[START OF RECORD EXCERPTS]
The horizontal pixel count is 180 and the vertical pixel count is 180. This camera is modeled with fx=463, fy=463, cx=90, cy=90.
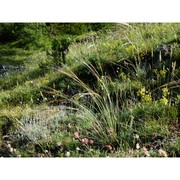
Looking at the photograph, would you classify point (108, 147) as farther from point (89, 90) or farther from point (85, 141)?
point (89, 90)

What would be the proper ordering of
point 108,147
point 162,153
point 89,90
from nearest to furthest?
point 162,153, point 108,147, point 89,90

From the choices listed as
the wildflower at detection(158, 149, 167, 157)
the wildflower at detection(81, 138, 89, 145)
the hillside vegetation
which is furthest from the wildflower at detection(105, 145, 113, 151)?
the wildflower at detection(158, 149, 167, 157)

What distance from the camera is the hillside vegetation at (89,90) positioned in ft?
13.2

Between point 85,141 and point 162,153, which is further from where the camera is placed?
point 85,141

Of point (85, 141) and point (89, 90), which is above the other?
point (89, 90)

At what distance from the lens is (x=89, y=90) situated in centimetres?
435

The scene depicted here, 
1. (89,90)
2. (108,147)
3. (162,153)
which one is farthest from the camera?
(89,90)

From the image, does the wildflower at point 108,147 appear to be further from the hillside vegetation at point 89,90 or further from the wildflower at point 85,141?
the wildflower at point 85,141

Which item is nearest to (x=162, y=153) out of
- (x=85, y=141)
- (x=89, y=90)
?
(x=85, y=141)

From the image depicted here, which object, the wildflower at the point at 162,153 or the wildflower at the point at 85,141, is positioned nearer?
the wildflower at the point at 162,153

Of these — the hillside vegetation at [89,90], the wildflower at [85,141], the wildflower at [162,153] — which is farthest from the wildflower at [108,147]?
the wildflower at [162,153]

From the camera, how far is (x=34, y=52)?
15.5ft

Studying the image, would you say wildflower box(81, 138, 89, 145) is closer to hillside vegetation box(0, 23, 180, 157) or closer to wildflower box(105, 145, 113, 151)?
hillside vegetation box(0, 23, 180, 157)
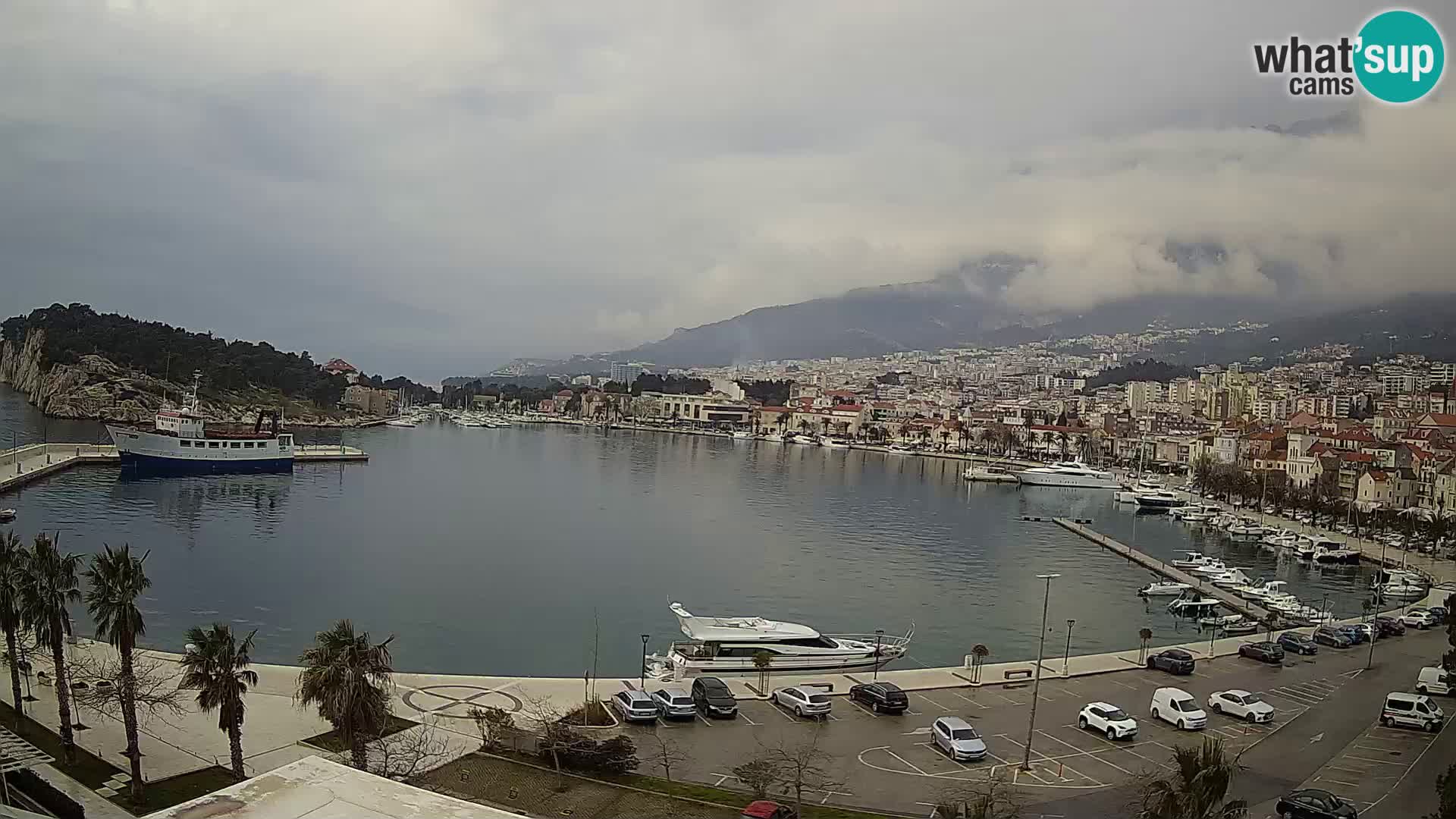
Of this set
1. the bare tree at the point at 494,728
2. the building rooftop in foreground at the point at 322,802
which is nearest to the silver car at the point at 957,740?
the bare tree at the point at 494,728

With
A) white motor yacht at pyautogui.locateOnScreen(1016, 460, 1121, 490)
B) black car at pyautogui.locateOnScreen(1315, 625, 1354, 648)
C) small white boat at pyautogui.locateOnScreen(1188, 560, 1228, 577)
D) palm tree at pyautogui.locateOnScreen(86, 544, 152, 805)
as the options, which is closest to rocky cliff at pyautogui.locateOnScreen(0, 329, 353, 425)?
white motor yacht at pyautogui.locateOnScreen(1016, 460, 1121, 490)

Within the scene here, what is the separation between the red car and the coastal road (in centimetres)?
77

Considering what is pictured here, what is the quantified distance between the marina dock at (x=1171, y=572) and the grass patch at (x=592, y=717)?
1269cm

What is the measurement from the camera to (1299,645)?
45.0 feet

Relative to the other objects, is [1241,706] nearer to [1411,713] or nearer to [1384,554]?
[1411,713]

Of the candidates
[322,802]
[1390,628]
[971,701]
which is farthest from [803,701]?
[1390,628]

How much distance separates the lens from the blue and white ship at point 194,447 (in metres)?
33.1

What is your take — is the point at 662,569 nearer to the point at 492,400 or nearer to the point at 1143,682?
the point at 1143,682

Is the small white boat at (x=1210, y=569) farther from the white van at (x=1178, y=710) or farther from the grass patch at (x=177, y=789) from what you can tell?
the grass patch at (x=177, y=789)

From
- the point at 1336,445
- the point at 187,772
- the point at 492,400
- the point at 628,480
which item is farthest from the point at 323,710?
the point at 492,400

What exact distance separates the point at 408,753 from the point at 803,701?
12.7 ft

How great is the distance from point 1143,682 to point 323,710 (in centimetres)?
920

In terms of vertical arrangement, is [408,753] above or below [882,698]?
above

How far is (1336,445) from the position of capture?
141ft
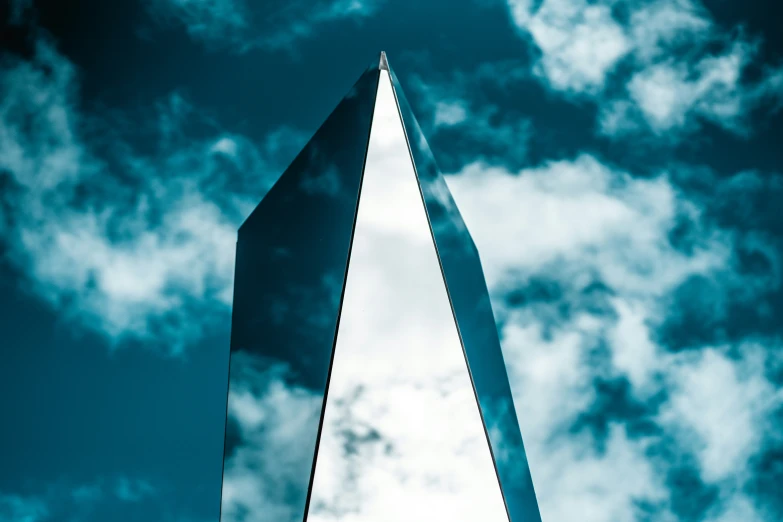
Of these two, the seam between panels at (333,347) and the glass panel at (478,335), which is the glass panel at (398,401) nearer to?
the seam between panels at (333,347)

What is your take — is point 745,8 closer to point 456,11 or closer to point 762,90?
point 762,90

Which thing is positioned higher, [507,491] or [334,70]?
[334,70]

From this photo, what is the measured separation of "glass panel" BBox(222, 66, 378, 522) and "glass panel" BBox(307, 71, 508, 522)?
9.6 inches

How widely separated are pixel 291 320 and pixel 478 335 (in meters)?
2.46

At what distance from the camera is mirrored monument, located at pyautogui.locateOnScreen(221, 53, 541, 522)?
637 centimetres

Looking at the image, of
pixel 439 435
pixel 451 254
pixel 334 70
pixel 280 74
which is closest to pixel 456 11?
pixel 334 70

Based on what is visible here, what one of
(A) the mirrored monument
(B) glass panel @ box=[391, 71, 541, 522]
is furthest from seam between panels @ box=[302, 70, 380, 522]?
(B) glass panel @ box=[391, 71, 541, 522]

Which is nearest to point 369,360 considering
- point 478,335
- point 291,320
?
point 291,320

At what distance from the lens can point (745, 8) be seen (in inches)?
781

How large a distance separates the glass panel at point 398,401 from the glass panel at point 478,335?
280 millimetres

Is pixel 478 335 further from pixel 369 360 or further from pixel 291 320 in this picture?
pixel 291 320

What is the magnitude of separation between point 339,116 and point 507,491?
224 inches

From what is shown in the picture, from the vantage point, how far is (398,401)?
662cm

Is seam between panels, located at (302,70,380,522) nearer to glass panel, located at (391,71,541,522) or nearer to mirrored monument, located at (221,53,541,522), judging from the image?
mirrored monument, located at (221,53,541,522)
[END OF RECORD EXCERPTS]
** GOAL **
Revise the items above so that "lens" becomes "camera" wherever it occurs, with no other changes. Leave the pictures out of your revised version.

** TASK RESULT **
The horizontal pixel count is 180 and the vertical pixel count is 180. This camera is modeled with fx=463, fy=463, cx=90, cy=90.
Looking at the photograph, would you classify point (108, 147) as farther from point (89, 90) or farther from point (85, 141)?
point (89, 90)

What would be the proper ordering of
point 108,147
point 162,153
point 89,90
from nearest to furthest?
point 162,153, point 108,147, point 89,90

From the choices listed as
the wildflower at detection(158, 149, 167, 157)
the wildflower at detection(81, 138, 89, 145)
the hillside vegetation
which is furthest from the wildflower at detection(105, 145, 113, 151)?
the wildflower at detection(158, 149, 167, 157)

What distance from the camera is the hillside vegetation at (89,90) positioned in ft?
13.2

Between point 85,141 and point 162,153, which is further from where the camera is placed?
point 85,141

Of point (85, 141) and point (89, 90), which is above the other?
point (89, 90)

At what distance from the camera is (x=89, y=90) situated in centimetres?
435

The scene depicted here, 
1. (89,90)
2. (108,147)
3. (162,153)
which one is farthest from the camera?
(89,90)

From the image, does the wildflower at point 108,147 appear to be further from the hillside vegetation at point 89,90 or further from the wildflower at point 85,141?
the wildflower at point 85,141

Which item is nearest to (x=162, y=153) out of
- (x=85, y=141)
- (x=89, y=90)
?
(x=85, y=141)

From the image depicted here, which object, the wildflower at the point at 162,153 or the wildflower at the point at 85,141, is positioned nearer?
the wildflower at the point at 162,153

Of these — the hillside vegetation at [89,90], the wildflower at [85,141], the wildflower at [162,153] — which is farthest from the wildflower at [108,147]?
the wildflower at [162,153]

From the camera, how far is (x=34, y=52)?
15.5ft

Studying the image, would you say wildflower box(81, 138, 89, 145) is closer to hillside vegetation box(0, 23, 180, 157) or closer to wildflower box(105, 145, 113, 151)?
hillside vegetation box(0, 23, 180, 157)
Of this set
1. the bare tree at the point at 494,728
2. the building rooftop in foreground at the point at 322,802
which is nearest to the silver car at the point at 957,740?
the bare tree at the point at 494,728

With
A) white motor yacht at pyautogui.locateOnScreen(1016, 460, 1121, 490)
B) black car at pyautogui.locateOnScreen(1315, 625, 1354, 648)
C) small white boat at pyautogui.locateOnScreen(1188, 560, 1228, 577)
D) palm tree at pyautogui.locateOnScreen(86, 544, 152, 805)
as the options, which is closest to rocky cliff at pyautogui.locateOnScreen(0, 329, 353, 425)?
white motor yacht at pyautogui.locateOnScreen(1016, 460, 1121, 490)

Within the scene here, what is the separation between the red car and the coastal road (in centimetres)?
77

Considering what is pictured here, what is the quantified distance between the marina dock at (x=1171, y=572) and the grass patch at (x=592, y=717)?
1269cm

What is the measurement from the camera to (1299,645)?
45.0 feet

Relative to the other objects, is [1241,706] nearer to [1411,713] or nearer to [1384,554]?
[1411,713]

Of the candidates
[322,802]
[1390,628]
[971,701]
which is farthest from [803,701]?
[1390,628]

How much distance separates the camera from the blue and white ship at point 194,447 (in metres)?
33.1

What is your take — is the point at 662,569 nearer to the point at 492,400 or nearer to the point at 1143,682?
the point at 1143,682

Is the small white boat at (x=1210, y=569) farther from the white van at (x=1178, y=710) or farther from the grass patch at (x=177, y=789) from what you can tell?
the grass patch at (x=177, y=789)

From
- the point at 1336,445
- the point at 187,772
- the point at 492,400
- the point at 628,480
which item is farthest from the point at 323,710?
the point at 492,400

What exact distance separates the point at 408,753 from the point at 803,701?
12.7 ft

How great is the distance from point 1143,682 to point 323,710 (in centimetres)?
920

In terms of vertical arrangement, is [408,753] above or below [882,698]?
above

How far is (1336,445) from the position of capture?
141ft
Of these two, the seam between panels at (333,347) and the glass panel at (478,335), which is the glass panel at (398,401) nearer to?
the seam between panels at (333,347)

What is your take — is point 745,8 closer to point 456,11 or closer to point 762,90?
point 762,90

Which thing is positioned higher, [507,491] or [334,70]?
[334,70]

From this photo, what is the measured separation of "glass panel" BBox(222, 66, 378, 522) and "glass panel" BBox(307, 71, 508, 522)?
9.6 inches

How widely separated are pixel 291 320 and pixel 478 335 (in meters)?
2.46

At what distance from the camera is mirrored monument, located at pyautogui.locateOnScreen(221, 53, 541, 522)?
637 centimetres

Looking at the image, of
pixel 439 435
pixel 451 254
pixel 334 70
pixel 280 74
which is closest to pixel 456 11?
pixel 334 70

Based on what is visible here, what one of
(A) the mirrored monument
(B) glass panel @ box=[391, 71, 541, 522]
is furthest from seam between panels @ box=[302, 70, 380, 522]?
(B) glass panel @ box=[391, 71, 541, 522]

Which is nearest to point 369,360 considering
- point 478,335
- point 291,320
?
point 291,320

At what distance from the camera can point (745, 8) be seen (in inches)?
781

How large a distance separates the glass panel at point 398,401 from the glass panel at point 478,335?
280 millimetres

Is pixel 478 335 further from pixel 369 360 or further from pixel 291 320 in this picture?
pixel 291 320

What is the magnitude of separation between point 339,116 and point 507,491?
224 inches

From what is shown in the picture, from the vantage point, how far is (398,401)?
662cm

Is seam between panels, located at (302,70,380,522) nearer to glass panel, located at (391,71,541,522) or nearer to mirrored monument, located at (221,53,541,522), judging from the image?
mirrored monument, located at (221,53,541,522)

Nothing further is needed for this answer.